L’intégration entre l’État et l’entreprise privée – et la mafia dans le cas italien, comme certainement dans d’autres – est devenue trop forte, même du point de vue, purement capitaliste, de leur fonctionnement optimal. Ceci est également visible dans les modalités de remplacement du personnel de l’État de rang moyen-haut. Si de nos jours, on observe, en matière de recrutement des cadres de l’administration publique, un afflux croissant du secteur privé vers le public, le personnel politique deluxe, celui qui compte, assume les caractéristiques de la néo-bourgeoisie rampante à laquelle il doit de plus en plus souvent son essor, et qui – pour reprendre une formule de Marx à propos de l’aristocratie financière française du milieu du XIXe siècle – apparaît comme « la reproduction du sous-prolétariat au sommet de la société » ; d’où le succès politique de personnages atypiques, souvent caricaturaux, étrangers à la gravité des hommes d’État d’antan qui n’étaient pas non plus des saints mais qui, en cultivant l’enrichissement personnel, la corruption et le clientélisme, savaient pratiquer le secret, la discrétion, des apparences respectables. « L’or et les richesses du capitalisme ne sont plus que clinquant et tape à l’oeil ; ses valeurs sont en pièces ; le bourgeois drogué vocifère, danse, bouffe, fornique par-devant et par-derrière, et réprime à contresens de l’histoire : il est devenu fou, et s’acharne à sa propre perte ». (Roger Dangeville, Préface à Marx & Engels, La crise, Éd. 10/18, 1978). On se demande ce que l’auteur de ces lignes (non dépourvues d’un brin d’homophobie) aurait pu écrire – lui qui tenait à tort le capitalisme comme pour déjà condamné à l’époque où il écrivait – devant les sales gueules d’aujourd’hui. Quarante ans plus tard, la différence essentielle n’est pas qu’un magnat excentrique promeuve, en matière de relations avec les femmes, la politique du grab them by the pussy, mais que ce même magnat soit le président de la première puissance mondiale… et que son Secrétaire d’État soit l’ex-PDG d’Exxon Mobil.

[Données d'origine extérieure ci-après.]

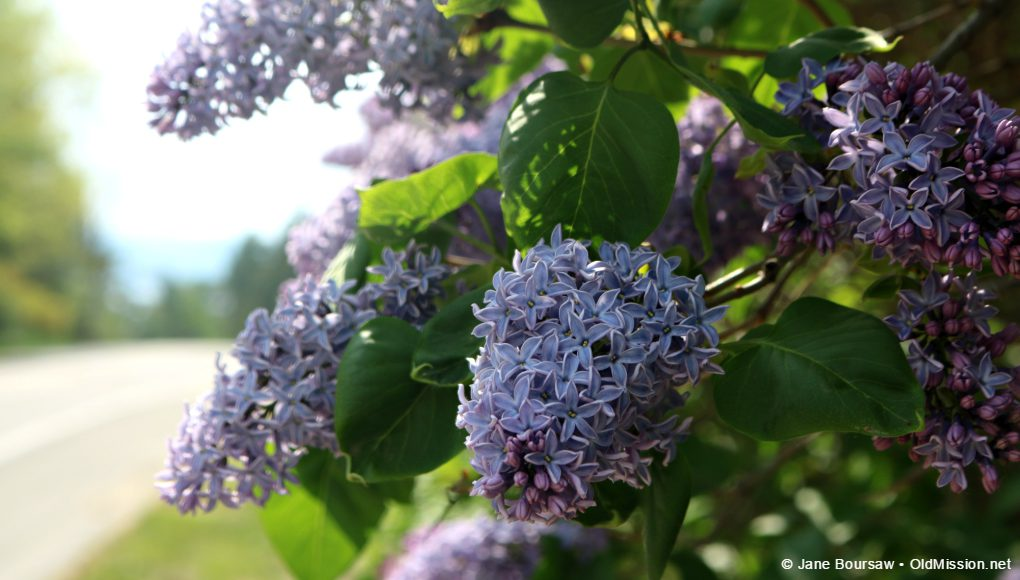 lilacs, mckinley road, old mission peninsula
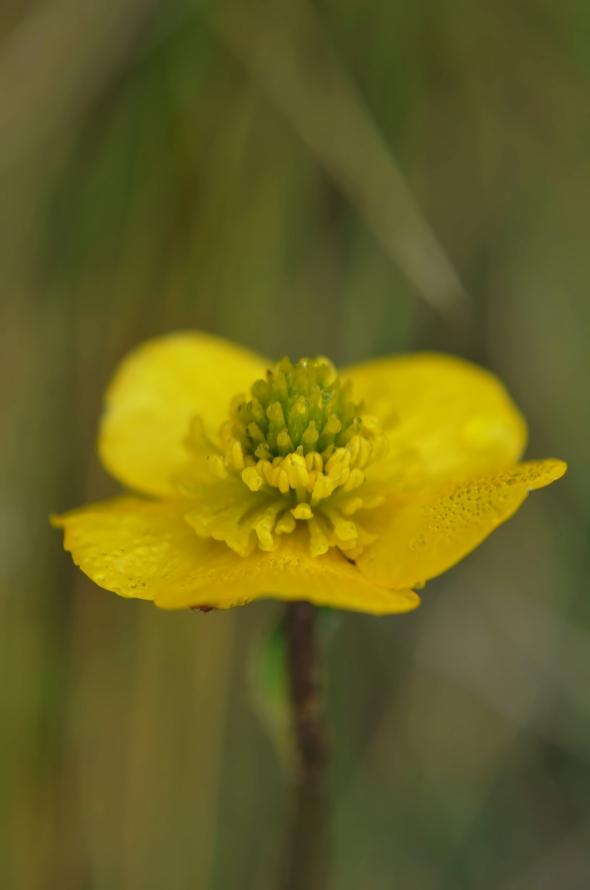 Flor amarilla con rocío matinal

Quoi qu’il en soit, cette coexistence/combinaison de gestion managériale et de gestion parasitaire de la sphère étatique, avec toute ses interpénétrations, limite considérablement l’efficacité et la réactivité de l’action étatique dans son rapport vis-à-vis de la société, surtout dans une situation de raréfaction de plus-value. Très banalement, il n’y a pas d’argent là « où on en aurait besoin », et il y en a trop là où « c’est les contribuables qui paient ». Dans ces conditions, même l’objectif d’une rationalisation des dépenses publiques, propre à la gestion managériale de l’emploi public, ne peut rencontrer que des succès limités.
Du point de vue du « parti de la subversion », aujourd’hui dispersé, la désintégration actuelle de l’État séparé est une bonne nouvelle, car elle annonce la possibilité d’une paralysie institutionnelle complète face à une éventuelle rupture insurrectionnelle. Mais gardons-nous d’un optimisme facile : une reprise révolutionnaire, ou même simplement un fort élan revendicatif, pourrait contrarier cette tendance au lieu de l’exacerber. Les ennemis les plus dangereux, d’où qu’ils viennent, seront ceux qui aspireront à rétablir « un État qui fonctionne », avec toute l’ambiguïté contenue dans cette formule : un État qui ose renoncer au TAV en Val de Suse ou à d’autres « grands projets », mais aussi un État capable de maîtriser l’insubordination des travailleurs en imposant des concessions au patronat. Ce sera l’un des axes de la contre-révolution de demain, qui, comme toute contre-révolution, aura aussi une composante prolétarienne.
L’État non-séparé est une transgression de l’ordre à l’intérieur de l’ordre. Avec lui, la déconnexion – partielle et circonscrite – de l’État du cadre national atteint ses limites absolues (impossibilité d’un État mondial). La transgression n’annule pas l’ordre et n’est ni définitive ni irréversible. L’État séparé est un État qui correspond strictement à l’ensemble des capitaux installés sur son territoire ; en tant que tel, sa remise au goût du jour à moyen terme est difficile mais non exclue : tout dépendra d’un mouvement de l’investissement qui puisse lui donner corps. La dépression longue commencée avec la crise de 2008 ne semble pas se caractériser par une accélération de l’internationalisation des investissements comme les précédentes de 1873-1896 et 1973-1990 : de 2008 à aujourd’hui, la tendance des IDE (investissements directs à l’étranger) a été foncièrement stagnante. Juste une pause, ou une tendance de long terme ? Qui vivra verra.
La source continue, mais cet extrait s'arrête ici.